Yesterday was Saturday, so I went back to the little center to teach a lesson. Because they asked for it last time, this time I told the kids the story of Obama. It was pseudo-successful. The kids are at such different levels of English, of age, of confidence, and there are over thirty of them at any one time. It makes for a difficult class. But they are lovely kids, so eager, and I will keep going back for as long as I am helpful. I like knowing that, in my eyes, they will slowly turn from being a faceless mass of kids to a group of individuals in their own rights – some who are friends and some who are needy, like in all classrooms.


Right now it’s turning dark and mosquitoes are buzzing.

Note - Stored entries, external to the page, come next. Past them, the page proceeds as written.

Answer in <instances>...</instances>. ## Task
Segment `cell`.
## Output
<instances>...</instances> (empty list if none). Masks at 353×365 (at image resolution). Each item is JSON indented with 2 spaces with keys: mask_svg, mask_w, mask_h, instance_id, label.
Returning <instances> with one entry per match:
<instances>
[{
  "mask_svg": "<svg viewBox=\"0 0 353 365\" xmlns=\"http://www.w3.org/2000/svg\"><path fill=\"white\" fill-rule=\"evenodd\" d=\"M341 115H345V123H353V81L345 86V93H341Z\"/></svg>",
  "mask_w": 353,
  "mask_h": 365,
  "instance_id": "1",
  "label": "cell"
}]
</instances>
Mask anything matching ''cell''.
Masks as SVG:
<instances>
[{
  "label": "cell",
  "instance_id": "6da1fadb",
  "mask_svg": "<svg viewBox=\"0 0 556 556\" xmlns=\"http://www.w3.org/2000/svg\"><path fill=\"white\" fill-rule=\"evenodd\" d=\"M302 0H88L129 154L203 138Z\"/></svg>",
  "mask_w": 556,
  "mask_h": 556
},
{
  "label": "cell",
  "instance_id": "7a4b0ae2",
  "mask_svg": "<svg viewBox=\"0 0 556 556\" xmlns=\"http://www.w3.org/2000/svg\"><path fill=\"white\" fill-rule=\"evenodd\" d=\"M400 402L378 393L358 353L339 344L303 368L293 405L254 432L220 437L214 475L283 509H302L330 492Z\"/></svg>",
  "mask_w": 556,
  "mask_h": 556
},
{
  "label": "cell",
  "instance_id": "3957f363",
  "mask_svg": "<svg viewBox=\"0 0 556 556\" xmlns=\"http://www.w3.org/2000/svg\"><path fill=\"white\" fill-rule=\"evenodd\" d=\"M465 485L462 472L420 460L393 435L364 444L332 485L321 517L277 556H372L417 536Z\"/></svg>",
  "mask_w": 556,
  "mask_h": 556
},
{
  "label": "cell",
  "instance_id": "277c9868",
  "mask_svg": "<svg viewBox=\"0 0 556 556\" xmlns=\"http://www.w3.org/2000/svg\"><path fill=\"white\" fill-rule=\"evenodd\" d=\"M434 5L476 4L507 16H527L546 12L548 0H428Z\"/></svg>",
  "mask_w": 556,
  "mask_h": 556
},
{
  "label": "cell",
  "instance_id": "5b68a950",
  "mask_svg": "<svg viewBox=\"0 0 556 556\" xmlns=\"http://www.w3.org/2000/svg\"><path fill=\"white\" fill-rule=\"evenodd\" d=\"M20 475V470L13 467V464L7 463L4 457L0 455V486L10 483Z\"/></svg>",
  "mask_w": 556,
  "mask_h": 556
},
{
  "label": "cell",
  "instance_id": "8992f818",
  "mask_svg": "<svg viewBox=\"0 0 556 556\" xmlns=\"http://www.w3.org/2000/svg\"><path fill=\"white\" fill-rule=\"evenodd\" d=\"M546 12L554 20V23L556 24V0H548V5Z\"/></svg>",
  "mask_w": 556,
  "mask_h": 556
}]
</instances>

There are hawks circling one of our avocado trees and a small white pill bottle shining in the moonlight, bouncing on the waves of the lake. The hotel next to us dumps all of their trash into the lake and it gets caught in the little alcove where our house rests. I hate that hotel. (Hotel Linda – NEVER STAY THERE.) I wish there were someone I could call, something I could do to stop them dumping all their trash into our lake (why on Earth don’t they just burn it?!?) but I have no idea who/what. Apparently they have been ordered by the Government to stop a bunch of times, so they’ve bribed the officials and, wipe your hands, the story’s finished!

(Yesterday, as I was being driven to the center, we passed a policeman waving down a truck. The truck didn’t even stop, just braked slightly, and passed 500 Francs out the window to the copper. The copper grinned him on. Wipe your hands, the story’s done. That’s how it goes, here.)

I think there is even toilet waste coming from Hotel Linda. There is brown sludge in our lake. Irresponsible, horrible, wealthy jerks.


Overhead there is earthshine on the moon.